Well, once you've mourned the loss of your organic reach (because trust us, it's not coming back), it's time to buck up and make the best of it. Despite some challenges, there ARE ways you can get great reach on the social media platform at a lower cost than other outlets, and those are Facebook ads. Trying them out? Below we're breaking down just a few tips to help you optimize your ads to ensure they're working the best for you.

1. Spend some time researching your audience and target them. When you're looking to target your ad don't just go by geographic area. Take some time to do some research on some of your existing audience's interests and likes. On Facebook you can target by general interests, things they've looked at on the web, and even other complimentary Facebook pages they've liked. Spending some time playing with the interest categories available for targeting can make a HUGE difference in your ad performance.

2. Pick the ultimate pic.  Ahh the ad image. This is always the most difficult (for many people) when designing an ad. The image is the first thing people will see when scrolling through their newsfeed so you want to make sure it not only makes sense with your content, but that it's attention grabbing as well. Find something with bright colors, interesting designs or a little bit of humor to ensure maximum results. And be sure to keep text to a minimum! While Facebook has loosened up a little on their restrictions, it will cost you more to run an ad with text in the image than one that doesn't have any. And be sure to keep it in the 1200 x 628 wide format so it fits the space nicely.
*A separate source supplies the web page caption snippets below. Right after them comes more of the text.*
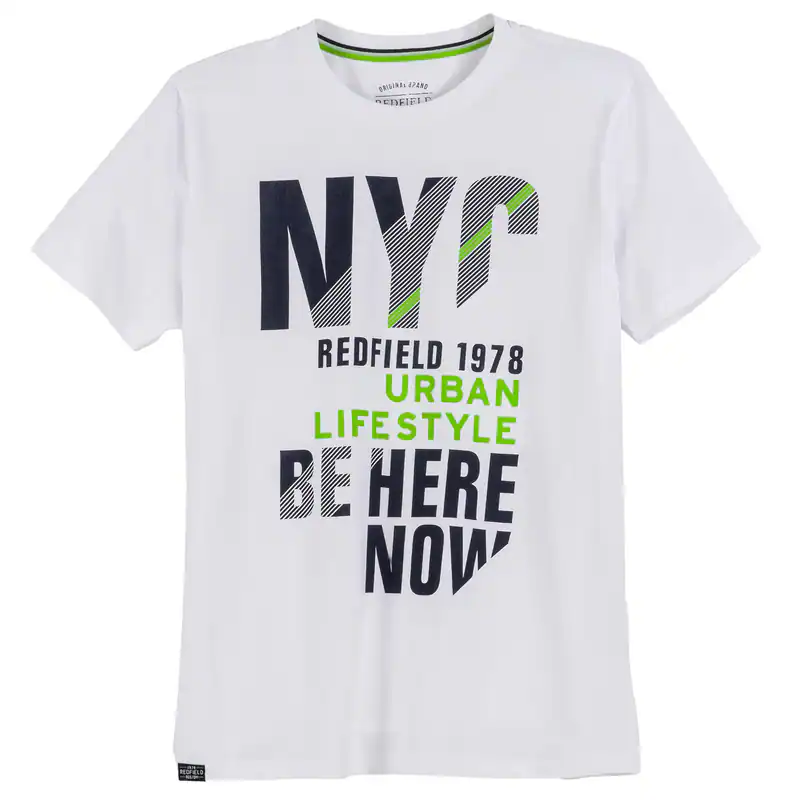 Redfield Übergrößen T-Shirt weiß cooler Schriftprint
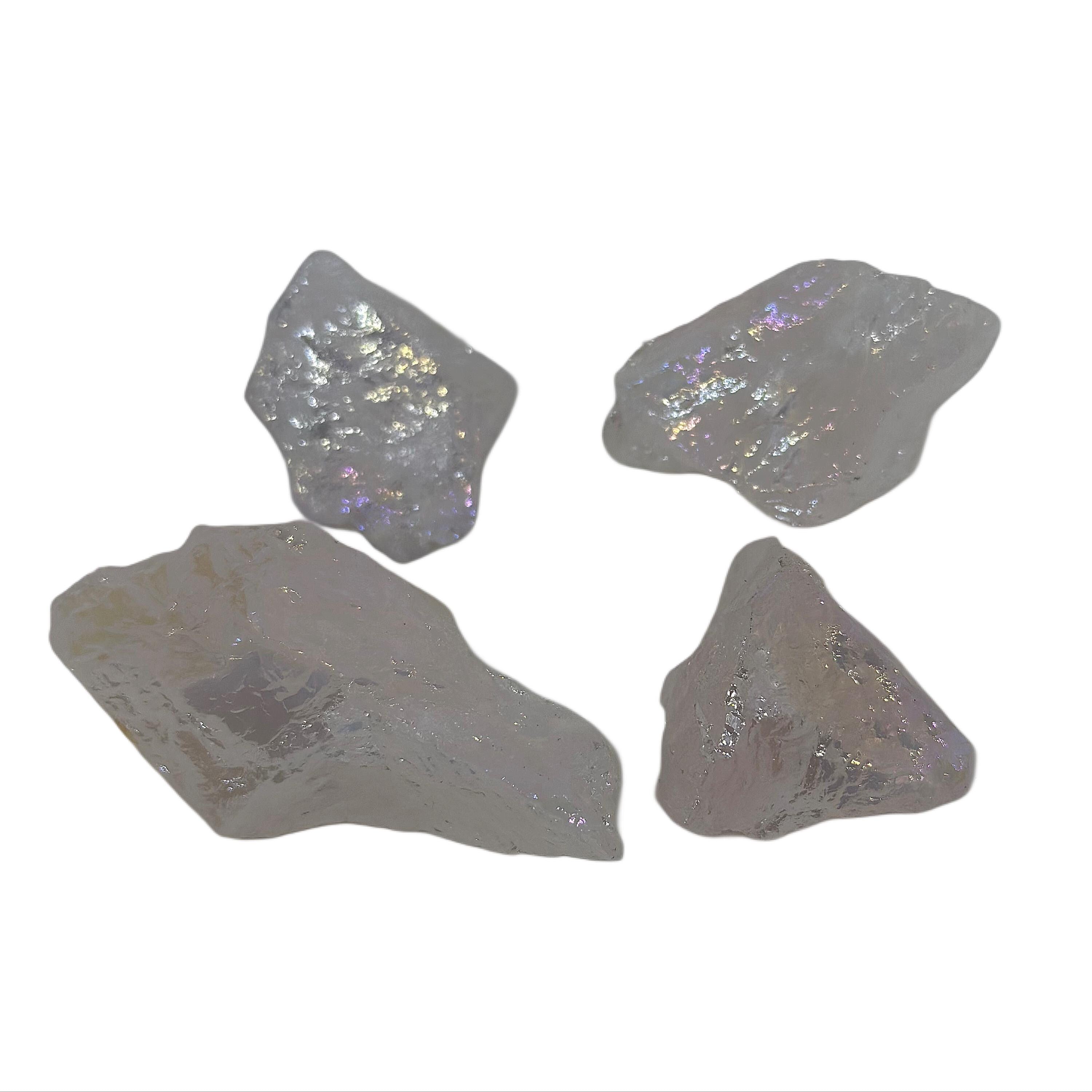Crystal + Rocks| Bundle of 4 | Angel Aura | Raw Rose Quartz  | 1inch
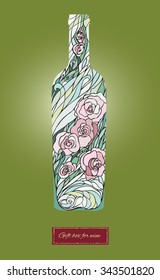 Gift box and bag for wine. Gift box for wine shop. Vector illustration
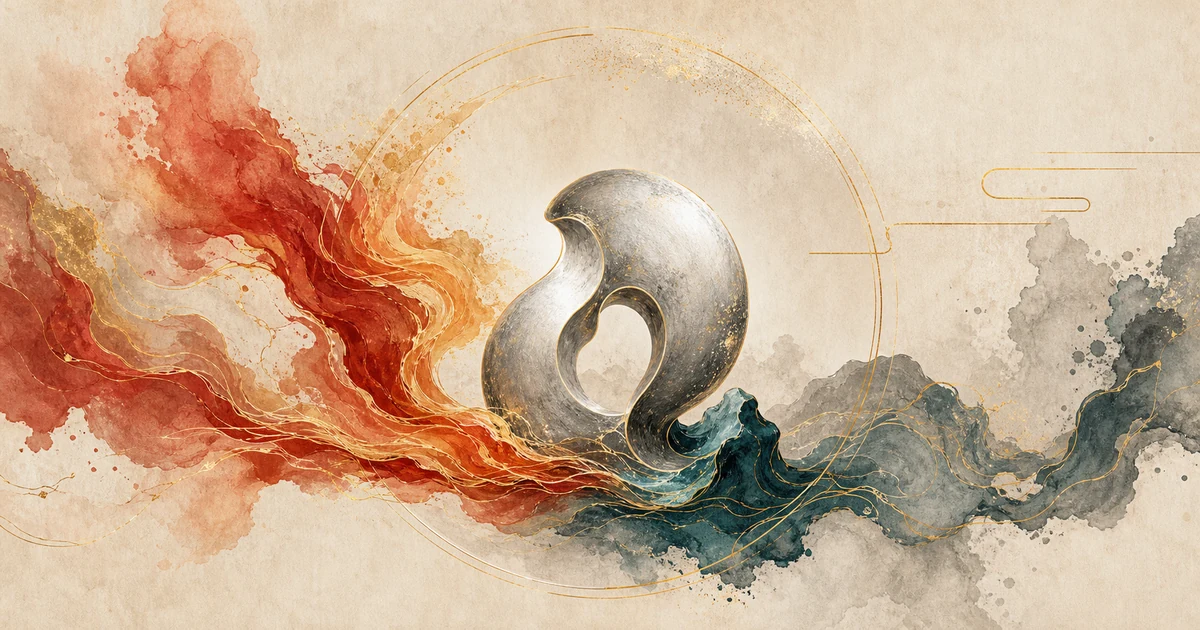 An original abstract illustration of a metal form balanced between flame and a cooling teal current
3. Start small with the budget. A lot of times people think the more money you throw behind an ad the better. However, recent studies have shown that dramatically increasing your budget will actually cause your Cost Per Click (CPC) to go up dramatically as well! Start your budget smaller (about $5 per day) and test it out over the course of a few days to see how it's working for you. Don't like what's happening? Go back and edit the image, text or both until you find the right mix. Happy with the results? Slowly increase your budget (No more that $5 per day) over time to increase the reach without increasing the CPC.

Changes are a-comin'
 
 

When it comes to Facebook, if you're a small business owner, you've probably noticed some changes in the past few months. Lately, it seems like it's been getting harder and harder to get anyone to see what you've posted. Looking at that little number underneath a post, it can be quite frustrating to see it equal to only a small percentage of those who actually like your page.

Well, things are about to get even harder in the world of social media. In a recent article, Facebook announced that beginning in mid-January, they are stepping up their efforts to block promotional posts from showing up in news feeds. For small businesses frustrated with the lack of organic reach, these changes seem to be rubbing salt in an already aggravated wound.

This leaves many owners and marketers scratching their heads, trying to figure out how to get their message out to the massives. While you are not going to get the reach you expected, Facebook can still be a useful outlet if utilized correctly.

To begin with, set your expectations for Facebook. No longer can you sell products, or drive significant traffic, by using your posts without paying to boost them. It's time to look at the site as a place to educate your customers and store information that potential consumers can view while researching you. Stay away from the advertising and focus instead on interesting facts, cool articles or fun pictures that will entertain viewers. Begin to utilize Facebook as more of a resource for customers looking for more information, as opposed to an advertising outlet (unless you're willing to pay, that is). 

When you do want to promote a sale or particular product, spending a couple extra dollars to promote the post can make all the difference in the world.